The seemingly war-cursed Horn of Africa is at it again as Eritrea desperately taunts Djibouti over border lines. But France and the United States have moved to settle the dispute, which led to a violent clash leaving several people dead in June last year.
The border area dispute has assumed a greater strategic significance due to the presence of both French and US bases, with the US alone stationing more than 1,200 troops, in Djibouti.
Wednesday, The UN Security Council gave Eritrea a firm five-week ultimatum to pull out its forces from the disputed border region with Djibouti, in a French-drafted resolution. Eritrea was also asked to remove its military equipment from the Ras Doumeira region and the island of Doumeira.

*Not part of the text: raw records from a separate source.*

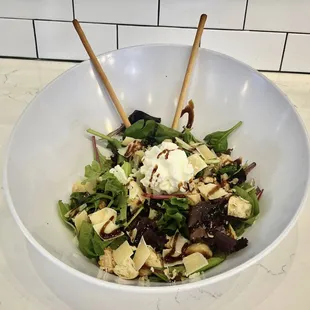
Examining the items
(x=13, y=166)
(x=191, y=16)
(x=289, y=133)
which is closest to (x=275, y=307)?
(x=289, y=133)

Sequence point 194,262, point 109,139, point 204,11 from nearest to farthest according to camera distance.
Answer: point 194,262, point 109,139, point 204,11

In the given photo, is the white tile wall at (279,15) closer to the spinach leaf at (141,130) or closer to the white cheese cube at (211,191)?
the spinach leaf at (141,130)

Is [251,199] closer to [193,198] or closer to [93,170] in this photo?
[193,198]

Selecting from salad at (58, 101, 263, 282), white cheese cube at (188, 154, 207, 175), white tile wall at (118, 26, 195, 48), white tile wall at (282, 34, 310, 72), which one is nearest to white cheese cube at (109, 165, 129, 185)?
salad at (58, 101, 263, 282)

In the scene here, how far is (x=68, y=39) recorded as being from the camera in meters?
1.11

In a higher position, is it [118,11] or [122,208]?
[118,11]

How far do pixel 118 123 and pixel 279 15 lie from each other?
0.39 metres

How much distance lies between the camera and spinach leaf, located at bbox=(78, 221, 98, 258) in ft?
2.34

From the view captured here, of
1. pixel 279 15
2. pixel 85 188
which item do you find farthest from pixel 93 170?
pixel 279 15

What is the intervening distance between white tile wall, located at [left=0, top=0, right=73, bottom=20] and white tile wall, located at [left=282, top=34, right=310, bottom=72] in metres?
0.45

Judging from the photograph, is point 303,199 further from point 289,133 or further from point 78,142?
point 78,142

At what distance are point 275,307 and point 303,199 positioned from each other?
0.15 m

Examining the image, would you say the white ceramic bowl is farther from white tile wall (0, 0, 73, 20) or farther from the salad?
white tile wall (0, 0, 73, 20)

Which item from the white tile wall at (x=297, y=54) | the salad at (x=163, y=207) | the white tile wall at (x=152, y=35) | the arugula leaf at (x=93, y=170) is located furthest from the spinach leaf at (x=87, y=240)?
the white tile wall at (x=297, y=54)
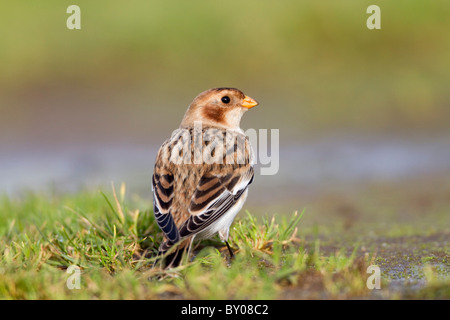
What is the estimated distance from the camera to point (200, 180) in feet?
16.3

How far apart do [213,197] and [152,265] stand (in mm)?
656

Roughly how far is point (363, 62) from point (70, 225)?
708 centimetres

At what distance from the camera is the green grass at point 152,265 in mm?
4047

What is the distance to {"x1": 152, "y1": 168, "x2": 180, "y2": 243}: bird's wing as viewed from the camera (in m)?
4.58

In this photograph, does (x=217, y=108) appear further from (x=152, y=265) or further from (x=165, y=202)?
(x=152, y=265)

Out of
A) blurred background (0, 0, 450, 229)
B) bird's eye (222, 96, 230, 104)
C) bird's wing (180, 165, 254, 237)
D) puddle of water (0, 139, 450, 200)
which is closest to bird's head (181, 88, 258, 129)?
bird's eye (222, 96, 230, 104)

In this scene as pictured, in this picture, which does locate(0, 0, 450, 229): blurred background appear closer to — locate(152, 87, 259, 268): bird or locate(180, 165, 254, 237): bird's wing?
locate(152, 87, 259, 268): bird

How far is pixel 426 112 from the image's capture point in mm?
10172

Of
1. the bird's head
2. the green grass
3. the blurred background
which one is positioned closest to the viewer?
the green grass

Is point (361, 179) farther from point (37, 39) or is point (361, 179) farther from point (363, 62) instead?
point (37, 39)

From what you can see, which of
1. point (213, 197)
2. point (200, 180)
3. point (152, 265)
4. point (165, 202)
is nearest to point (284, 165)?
point (200, 180)

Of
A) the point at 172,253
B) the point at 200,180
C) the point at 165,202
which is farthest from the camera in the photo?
the point at 200,180
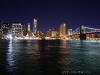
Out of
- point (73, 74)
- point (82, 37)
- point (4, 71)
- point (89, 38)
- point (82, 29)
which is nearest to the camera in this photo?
point (73, 74)

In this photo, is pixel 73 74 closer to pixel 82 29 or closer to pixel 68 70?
pixel 68 70

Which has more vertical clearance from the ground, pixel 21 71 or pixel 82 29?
pixel 82 29

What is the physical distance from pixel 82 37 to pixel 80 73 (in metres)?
133

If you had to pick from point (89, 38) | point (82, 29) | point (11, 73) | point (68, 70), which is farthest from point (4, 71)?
point (89, 38)

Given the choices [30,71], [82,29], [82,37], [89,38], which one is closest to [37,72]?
[30,71]

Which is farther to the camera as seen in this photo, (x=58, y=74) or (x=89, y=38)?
(x=89, y=38)

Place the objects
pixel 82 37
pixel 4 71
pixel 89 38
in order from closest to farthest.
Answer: pixel 4 71, pixel 82 37, pixel 89 38

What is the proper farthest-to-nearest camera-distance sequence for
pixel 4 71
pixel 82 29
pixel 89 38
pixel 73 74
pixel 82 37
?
pixel 89 38 < pixel 82 29 < pixel 82 37 < pixel 4 71 < pixel 73 74

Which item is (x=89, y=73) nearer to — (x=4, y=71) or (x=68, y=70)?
(x=68, y=70)

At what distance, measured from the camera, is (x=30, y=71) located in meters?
17.8

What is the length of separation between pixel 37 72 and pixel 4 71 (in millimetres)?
2964

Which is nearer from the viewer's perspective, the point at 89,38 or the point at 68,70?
the point at 68,70

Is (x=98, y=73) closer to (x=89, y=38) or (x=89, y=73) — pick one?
(x=89, y=73)

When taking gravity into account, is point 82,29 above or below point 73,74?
above
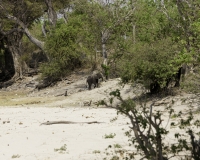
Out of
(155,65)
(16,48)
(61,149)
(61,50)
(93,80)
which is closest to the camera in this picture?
(61,149)

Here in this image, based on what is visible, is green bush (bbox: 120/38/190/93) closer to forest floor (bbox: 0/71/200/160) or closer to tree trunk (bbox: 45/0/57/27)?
forest floor (bbox: 0/71/200/160)

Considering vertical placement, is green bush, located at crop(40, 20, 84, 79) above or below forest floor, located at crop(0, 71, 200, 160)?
above

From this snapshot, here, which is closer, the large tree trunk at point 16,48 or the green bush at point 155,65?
the green bush at point 155,65

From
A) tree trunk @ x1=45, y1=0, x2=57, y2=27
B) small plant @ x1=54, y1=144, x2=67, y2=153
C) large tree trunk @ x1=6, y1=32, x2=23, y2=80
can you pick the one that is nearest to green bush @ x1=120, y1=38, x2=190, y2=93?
small plant @ x1=54, y1=144, x2=67, y2=153

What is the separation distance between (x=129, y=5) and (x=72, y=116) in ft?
63.5

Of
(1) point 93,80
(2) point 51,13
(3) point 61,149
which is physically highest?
(2) point 51,13

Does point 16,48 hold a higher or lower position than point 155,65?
higher

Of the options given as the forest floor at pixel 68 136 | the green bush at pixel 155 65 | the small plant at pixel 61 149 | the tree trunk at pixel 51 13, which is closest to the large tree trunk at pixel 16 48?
the tree trunk at pixel 51 13

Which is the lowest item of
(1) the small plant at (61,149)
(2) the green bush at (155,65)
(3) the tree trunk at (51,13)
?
(1) the small plant at (61,149)

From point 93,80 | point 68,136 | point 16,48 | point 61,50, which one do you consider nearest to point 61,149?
point 68,136

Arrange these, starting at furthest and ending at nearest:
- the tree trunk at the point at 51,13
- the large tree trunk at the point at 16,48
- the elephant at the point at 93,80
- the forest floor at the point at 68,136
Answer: the large tree trunk at the point at 16,48 → the tree trunk at the point at 51,13 → the elephant at the point at 93,80 → the forest floor at the point at 68,136

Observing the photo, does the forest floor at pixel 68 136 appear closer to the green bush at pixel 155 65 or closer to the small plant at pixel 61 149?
the small plant at pixel 61 149

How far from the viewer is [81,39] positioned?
119 ft

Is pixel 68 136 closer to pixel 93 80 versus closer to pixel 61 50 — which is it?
pixel 93 80
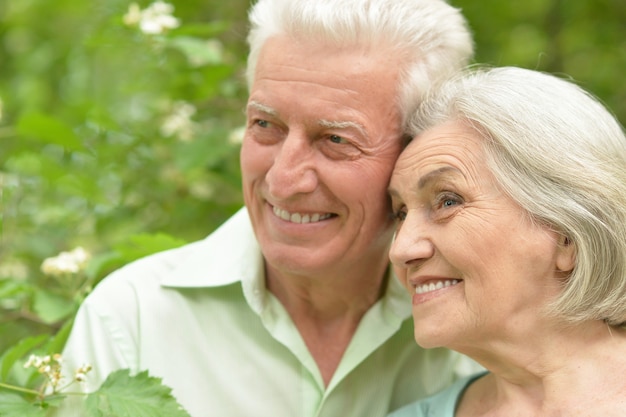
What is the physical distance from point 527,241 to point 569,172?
208 mm

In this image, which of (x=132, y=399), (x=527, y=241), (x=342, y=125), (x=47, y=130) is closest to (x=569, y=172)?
(x=527, y=241)

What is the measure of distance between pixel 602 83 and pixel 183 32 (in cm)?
265

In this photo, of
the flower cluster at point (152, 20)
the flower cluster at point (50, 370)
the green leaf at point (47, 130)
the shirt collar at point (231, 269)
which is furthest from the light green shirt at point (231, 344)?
the flower cluster at point (152, 20)

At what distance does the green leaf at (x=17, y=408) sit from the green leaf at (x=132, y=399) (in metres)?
0.13

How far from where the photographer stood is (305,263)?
2.88m

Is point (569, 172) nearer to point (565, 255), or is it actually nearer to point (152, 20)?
point (565, 255)

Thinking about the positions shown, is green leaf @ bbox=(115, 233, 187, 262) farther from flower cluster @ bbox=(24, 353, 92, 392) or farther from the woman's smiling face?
the woman's smiling face

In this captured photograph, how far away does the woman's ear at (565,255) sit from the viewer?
101 inches

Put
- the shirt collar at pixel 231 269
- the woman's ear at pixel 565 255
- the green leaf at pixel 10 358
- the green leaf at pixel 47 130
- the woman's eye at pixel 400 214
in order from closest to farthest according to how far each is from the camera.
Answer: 1. the woman's ear at pixel 565 255
2. the green leaf at pixel 10 358
3. the woman's eye at pixel 400 214
4. the shirt collar at pixel 231 269
5. the green leaf at pixel 47 130

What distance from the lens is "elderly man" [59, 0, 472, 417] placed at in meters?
2.77

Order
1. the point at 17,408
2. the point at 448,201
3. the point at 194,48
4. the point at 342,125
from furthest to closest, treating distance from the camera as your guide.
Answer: the point at 194,48, the point at 342,125, the point at 448,201, the point at 17,408

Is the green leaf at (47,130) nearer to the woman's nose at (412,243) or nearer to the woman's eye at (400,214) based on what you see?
the woman's eye at (400,214)

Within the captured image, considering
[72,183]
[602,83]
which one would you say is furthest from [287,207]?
[602,83]

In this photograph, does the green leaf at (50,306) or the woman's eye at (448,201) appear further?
the green leaf at (50,306)
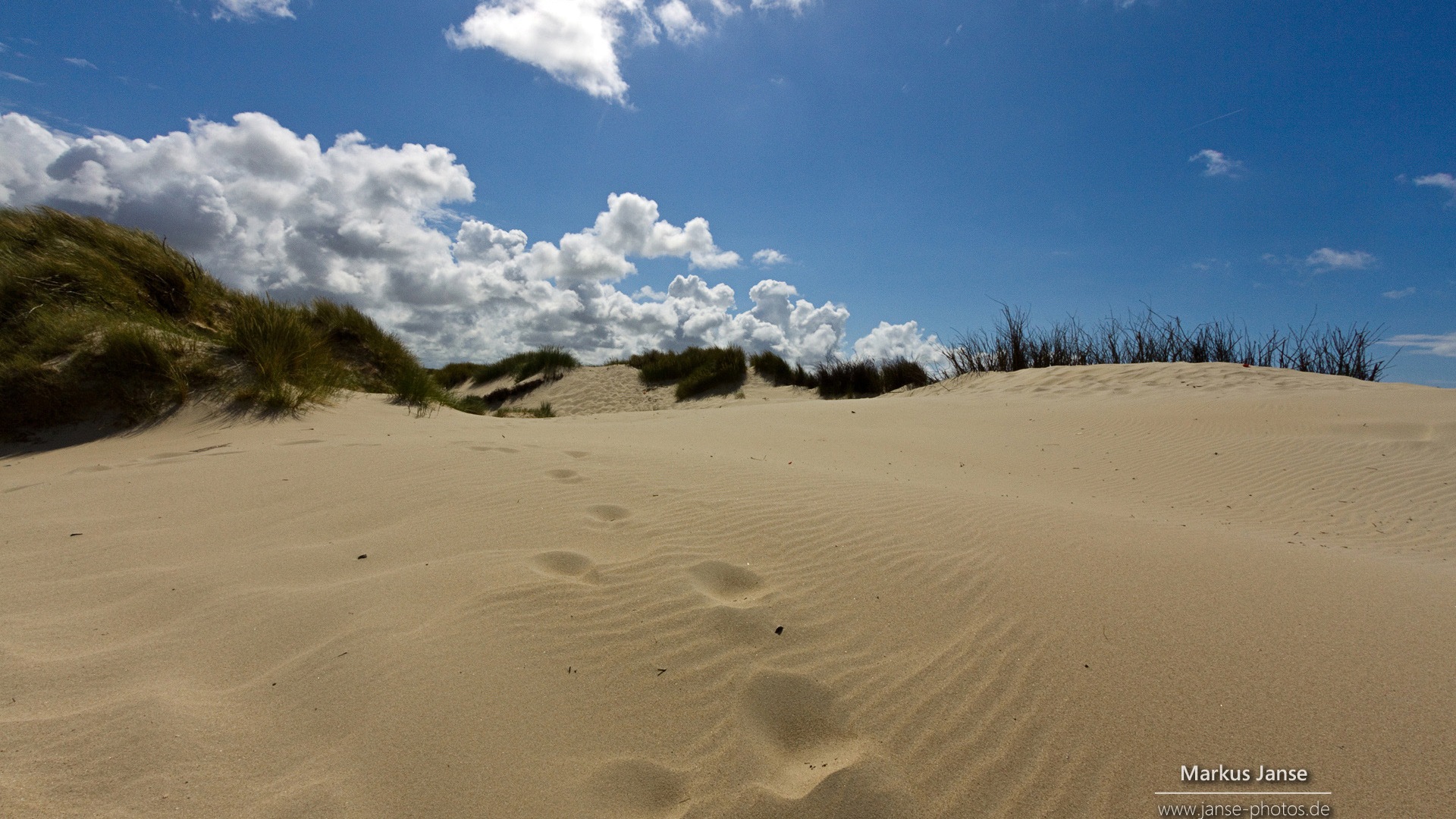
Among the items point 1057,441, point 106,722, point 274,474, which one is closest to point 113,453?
point 274,474

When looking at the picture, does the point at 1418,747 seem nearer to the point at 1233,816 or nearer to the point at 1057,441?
the point at 1233,816

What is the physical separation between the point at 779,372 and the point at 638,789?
1778cm

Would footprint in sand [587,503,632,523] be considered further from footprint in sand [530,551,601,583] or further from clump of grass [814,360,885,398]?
clump of grass [814,360,885,398]

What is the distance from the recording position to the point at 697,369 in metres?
19.2

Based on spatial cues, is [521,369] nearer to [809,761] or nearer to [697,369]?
[697,369]

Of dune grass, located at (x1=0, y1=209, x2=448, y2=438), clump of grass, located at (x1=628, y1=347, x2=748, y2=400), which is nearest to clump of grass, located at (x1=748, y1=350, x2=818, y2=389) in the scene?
clump of grass, located at (x1=628, y1=347, x2=748, y2=400)

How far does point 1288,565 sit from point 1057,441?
485cm

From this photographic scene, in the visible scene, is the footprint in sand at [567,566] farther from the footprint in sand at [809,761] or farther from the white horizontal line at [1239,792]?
the white horizontal line at [1239,792]

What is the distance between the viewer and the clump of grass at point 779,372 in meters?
18.9

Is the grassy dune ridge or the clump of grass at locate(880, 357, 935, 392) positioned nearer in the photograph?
the grassy dune ridge

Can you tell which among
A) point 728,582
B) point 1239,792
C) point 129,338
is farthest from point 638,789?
point 129,338

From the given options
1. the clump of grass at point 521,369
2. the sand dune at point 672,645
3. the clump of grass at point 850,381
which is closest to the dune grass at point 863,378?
the clump of grass at point 850,381

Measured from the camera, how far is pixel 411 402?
8461 millimetres

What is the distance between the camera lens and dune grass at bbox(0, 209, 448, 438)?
18.7 ft
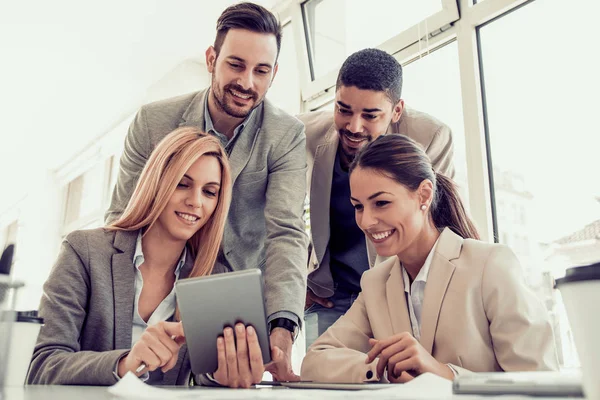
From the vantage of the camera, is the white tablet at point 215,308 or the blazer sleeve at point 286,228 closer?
the white tablet at point 215,308

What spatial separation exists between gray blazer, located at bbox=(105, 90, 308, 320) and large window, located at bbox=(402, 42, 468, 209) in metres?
0.90

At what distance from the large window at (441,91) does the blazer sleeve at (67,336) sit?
1.65 meters

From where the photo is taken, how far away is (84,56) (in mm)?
4645

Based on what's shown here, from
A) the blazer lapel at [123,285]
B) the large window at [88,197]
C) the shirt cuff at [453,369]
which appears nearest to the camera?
the shirt cuff at [453,369]

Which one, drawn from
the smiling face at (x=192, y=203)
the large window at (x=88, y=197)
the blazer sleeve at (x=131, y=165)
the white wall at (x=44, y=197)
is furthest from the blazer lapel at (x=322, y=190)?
the large window at (x=88, y=197)

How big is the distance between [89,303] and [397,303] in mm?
784

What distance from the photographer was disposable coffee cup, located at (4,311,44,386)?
846mm

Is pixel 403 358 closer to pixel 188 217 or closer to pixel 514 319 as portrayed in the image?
pixel 514 319

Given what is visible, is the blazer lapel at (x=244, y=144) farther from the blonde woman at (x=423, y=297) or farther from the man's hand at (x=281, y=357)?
the man's hand at (x=281, y=357)

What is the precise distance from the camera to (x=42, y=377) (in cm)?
125

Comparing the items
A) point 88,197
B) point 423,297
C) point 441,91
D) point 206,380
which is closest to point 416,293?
point 423,297

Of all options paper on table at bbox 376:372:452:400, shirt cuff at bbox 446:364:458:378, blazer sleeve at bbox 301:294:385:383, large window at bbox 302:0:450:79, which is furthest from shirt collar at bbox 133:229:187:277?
large window at bbox 302:0:450:79

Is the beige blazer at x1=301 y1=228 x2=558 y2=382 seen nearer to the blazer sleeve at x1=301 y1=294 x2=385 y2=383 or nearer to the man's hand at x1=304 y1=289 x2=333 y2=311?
the blazer sleeve at x1=301 y1=294 x2=385 y2=383

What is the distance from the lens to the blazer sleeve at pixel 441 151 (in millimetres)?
2021
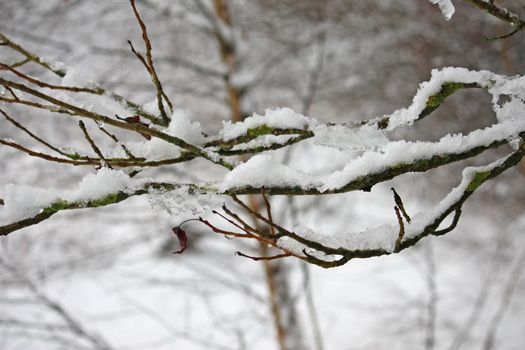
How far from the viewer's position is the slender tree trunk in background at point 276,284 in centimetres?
378

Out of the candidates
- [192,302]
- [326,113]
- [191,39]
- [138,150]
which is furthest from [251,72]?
[192,302]

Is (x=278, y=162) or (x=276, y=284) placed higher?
(x=276, y=284)

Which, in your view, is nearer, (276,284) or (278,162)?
(278,162)

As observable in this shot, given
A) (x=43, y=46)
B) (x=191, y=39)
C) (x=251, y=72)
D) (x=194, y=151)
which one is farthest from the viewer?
(x=191, y=39)

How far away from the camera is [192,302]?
8.51 m

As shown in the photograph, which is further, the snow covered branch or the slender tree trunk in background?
the slender tree trunk in background

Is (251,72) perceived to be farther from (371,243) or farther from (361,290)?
(361,290)

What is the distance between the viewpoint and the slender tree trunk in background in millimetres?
3777

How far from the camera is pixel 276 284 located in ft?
13.4

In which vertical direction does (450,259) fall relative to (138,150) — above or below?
above

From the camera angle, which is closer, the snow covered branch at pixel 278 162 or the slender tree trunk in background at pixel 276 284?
the snow covered branch at pixel 278 162

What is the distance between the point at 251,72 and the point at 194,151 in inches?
115

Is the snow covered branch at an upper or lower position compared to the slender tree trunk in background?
lower

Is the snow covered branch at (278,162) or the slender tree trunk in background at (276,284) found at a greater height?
the slender tree trunk in background at (276,284)
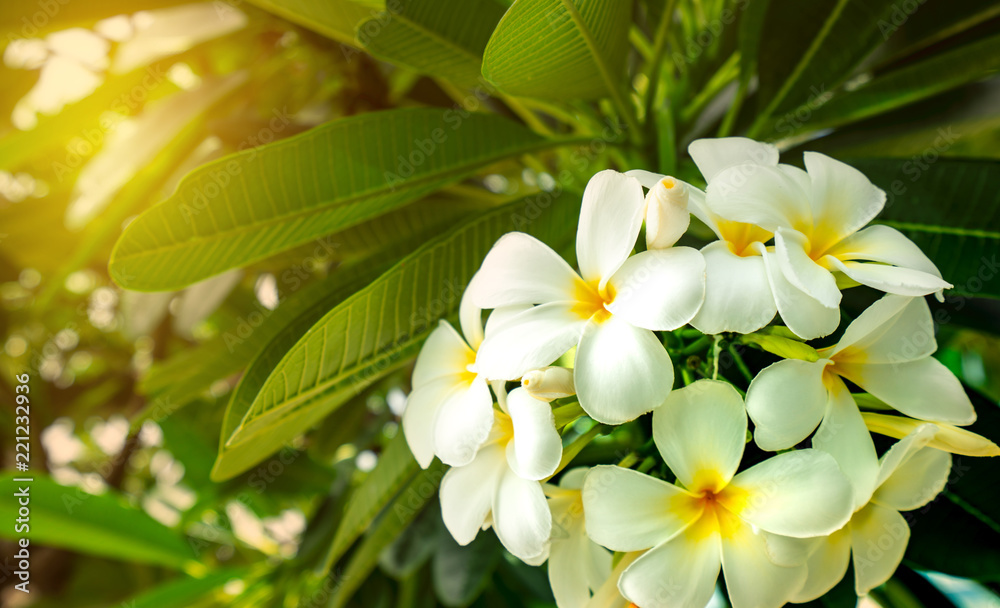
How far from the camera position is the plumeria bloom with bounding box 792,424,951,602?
37 cm

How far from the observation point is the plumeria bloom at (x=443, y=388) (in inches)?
16.0

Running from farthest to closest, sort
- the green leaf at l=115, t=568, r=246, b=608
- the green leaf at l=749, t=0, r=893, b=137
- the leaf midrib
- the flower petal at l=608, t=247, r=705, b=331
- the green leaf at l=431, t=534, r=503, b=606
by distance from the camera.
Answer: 1. the green leaf at l=115, t=568, r=246, b=608
2. the green leaf at l=431, t=534, r=503, b=606
3. the green leaf at l=749, t=0, r=893, b=137
4. the leaf midrib
5. the flower petal at l=608, t=247, r=705, b=331

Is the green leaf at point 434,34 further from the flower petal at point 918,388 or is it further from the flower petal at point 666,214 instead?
the flower petal at point 918,388

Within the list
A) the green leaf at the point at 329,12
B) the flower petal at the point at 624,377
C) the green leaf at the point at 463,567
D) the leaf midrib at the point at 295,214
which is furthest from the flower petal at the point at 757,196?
the green leaf at the point at 463,567

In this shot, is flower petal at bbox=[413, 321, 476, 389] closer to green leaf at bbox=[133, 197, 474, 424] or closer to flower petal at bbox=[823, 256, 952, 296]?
green leaf at bbox=[133, 197, 474, 424]

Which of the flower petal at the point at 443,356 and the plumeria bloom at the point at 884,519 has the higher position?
the flower petal at the point at 443,356

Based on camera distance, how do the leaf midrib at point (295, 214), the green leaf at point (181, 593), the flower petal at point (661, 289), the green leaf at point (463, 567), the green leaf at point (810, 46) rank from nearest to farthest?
1. the flower petal at point (661, 289)
2. the leaf midrib at point (295, 214)
3. the green leaf at point (810, 46)
4. the green leaf at point (463, 567)
5. the green leaf at point (181, 593)

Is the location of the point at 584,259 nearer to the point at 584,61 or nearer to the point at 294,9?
the point at 584,61

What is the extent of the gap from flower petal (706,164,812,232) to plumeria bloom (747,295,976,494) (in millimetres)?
79

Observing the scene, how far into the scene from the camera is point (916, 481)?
398 millimetres

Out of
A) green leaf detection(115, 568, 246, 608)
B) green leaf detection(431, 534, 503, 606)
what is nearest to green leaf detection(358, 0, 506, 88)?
green leaf detection(431, 534, 503, 606)

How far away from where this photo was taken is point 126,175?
39.6 inches

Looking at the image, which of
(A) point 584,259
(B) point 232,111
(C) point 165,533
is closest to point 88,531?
(C) point 165,533

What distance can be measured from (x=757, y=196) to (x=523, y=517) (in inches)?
10.0
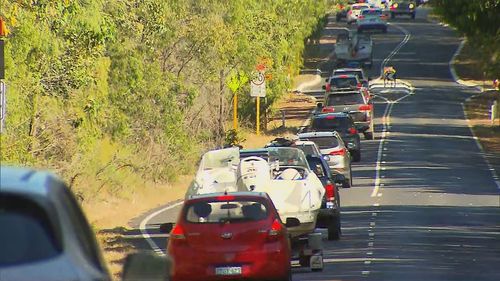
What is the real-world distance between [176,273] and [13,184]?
38.5 feet

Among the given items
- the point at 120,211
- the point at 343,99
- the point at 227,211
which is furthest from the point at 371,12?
the point at 227,211

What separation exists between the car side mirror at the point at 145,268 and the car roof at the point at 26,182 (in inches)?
18.5

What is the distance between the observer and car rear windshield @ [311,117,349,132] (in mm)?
42719

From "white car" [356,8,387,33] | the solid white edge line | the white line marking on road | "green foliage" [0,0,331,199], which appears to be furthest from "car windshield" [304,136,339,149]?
"white car" [356,8,387,33]

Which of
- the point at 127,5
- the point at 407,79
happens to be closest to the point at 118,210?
the point at 127,5

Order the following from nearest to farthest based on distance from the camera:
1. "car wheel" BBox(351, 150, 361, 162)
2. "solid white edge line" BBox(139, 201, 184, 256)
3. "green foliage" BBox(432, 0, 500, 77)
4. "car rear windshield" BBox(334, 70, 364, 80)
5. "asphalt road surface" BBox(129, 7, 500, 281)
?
"asphalt road surface" BBox(129, 7, 500, 281) → "green foliage" BBox(432, 0, 500, 77) → "solid white edge line" BBox(139, 201, 184, 256) → "car wheel" BBox(351, 150, 361, 162) → "car rear windshield" BBox(334, 70, 364, 80)

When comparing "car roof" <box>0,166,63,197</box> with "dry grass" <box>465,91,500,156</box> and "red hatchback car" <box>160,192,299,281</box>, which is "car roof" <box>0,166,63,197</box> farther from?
"dry grass" <box>465,91,500,156</box>

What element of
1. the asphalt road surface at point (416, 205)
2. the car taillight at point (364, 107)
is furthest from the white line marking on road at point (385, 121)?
→ the car taillight at point (364, 107)

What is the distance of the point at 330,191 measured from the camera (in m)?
24.2

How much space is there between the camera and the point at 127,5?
3284 cm

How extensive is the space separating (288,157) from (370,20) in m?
86.4

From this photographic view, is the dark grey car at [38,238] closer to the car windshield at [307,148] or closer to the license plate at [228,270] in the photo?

Commending Djibouti’s withdrawal and condemning Eritrea’s dogged stance, the draft urged the Eritrean government to adopt a more conciliatory approach in the settlement of the dispute. It pleaded with Asmara to “engage in dialogue to defuse the tension and engage also in diplomatic efforts leading to a mutually acceptable settlement of the border issue.”
The resolution is to be complied with “immediately”.
Three months ago, the US warned Eritrea that it faces appropriate action from the UN if it refused to co-operate to resolve its border dispute with Djibouti peacefully.
Before the clashes over the Ras Doumeira promontory on the shores of the Red Sea, in June last year, Eritrea and Djibouti had been involved in bitter confrontations in 1996 and 1999.
Djibouti had pulled out its forces from the disputed areas, as requested by the UN Security Council last June while Eritrea has refused to do so and they currently face stern action from the US or the UN.